Over the past year, I’ve switched my focus from SQL Server and Teradata to Hadoop. As someone who has spent the majority of my professional career focused on SQL Server and who has been awarded as a Microsoft Most Valuable Professional (MVP) in SQL Server for 4 consecutive years, it comes as no surprise that I often get asked:
“Why are you switching to Hadoop? Is it better than SQL Server?”
I’ll save you the suspense of a long post and answer the second question first: No, it’s not.
SQL Server is Still Relevant
Here’s why. SQL Server does what it does *extremely* well. I would not hesitate to suggest SQL Server in numerous scenarios, such as the database backend for an OLTP application, a data store for small-to-medium sized data marts or data warehouses, or an OLAP solution for building and serving cubes. Honestly, with little exception, it remains my go-to solution over MySQL and Oracle.
Now that we’ve cleared that up, let’s go back to the first question. If SQL Server is still a valid and effective solution, why did I switch my focus to Hadoop?
Excellent question, dear reader! I’m glad you asked. 🙂
Before I get to the reason behind my personal decision, let’s discuss arguably the biggest challenge we face in the data industry.
Yes, Data Really Is Exploding
We’re in the midst of a so-called Data Explosion. You’ve probably heard about this… it’s one of the few technical topics that has actually made it into mainstream media. But I still think it’s important to understand just how quickly it’s growing.
Every year, EMC sponsors a study called The Digital Universe, which “is the only study to quantify and forecast the amount of data produced annually.” I’ve reviewed each of their studies and taken the liberty of preparing the following graphic* based on past performance and future predictions. Also worth noting is that, EMC historically tends to be conservative in their data growth estimates.

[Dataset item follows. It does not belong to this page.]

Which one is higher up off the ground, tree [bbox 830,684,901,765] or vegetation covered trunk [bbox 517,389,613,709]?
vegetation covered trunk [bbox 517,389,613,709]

* Feel free to borrow this graphic with credit to: Michelle Ufford & EMC’s The Digital Universe
Take a moment and just really absorb this graphic. They say a picture is worth a thousand words. My hope is that this picture explains why the concept of Big Data is so important to all data professionals. DBAs, ETL developers, data warehouse engineers, BI analysts, and more are affected by the fact that data is growing at an alarming rate, and the majority of that data growth is coming in the form of unstructured and semi-structured data.
Throughout my career, I have been focused on using data to do really cool things for the business. I have built systems to personalize marketing offers, predict customer behaviors, and improve the customer experience in our applications. There is no doubt in my mind that Hadoop is absolutely critical to the ability of an enterprise to perform these types of activities.
The Bottom Line
SQL Server isn’t going away. Arguably, the most valuable raw data in an enterprise will still be managed in a SQL Server database, such as inventory, customer information, and order data.
So again: why did I make the decision to focus on Hadoop over the past year?
I once had the pleasure to work for a serial entrepreneur. One day over lunch, he gave me a piece of advice that resonated with me and would come to influence my whole career: “Michelle, to be successful in whatever you do, you need to find the point where your heart and the money intersect.”
My heart is in data, the money is in the ability to effectively consume data, and Hadoop is where they intersect.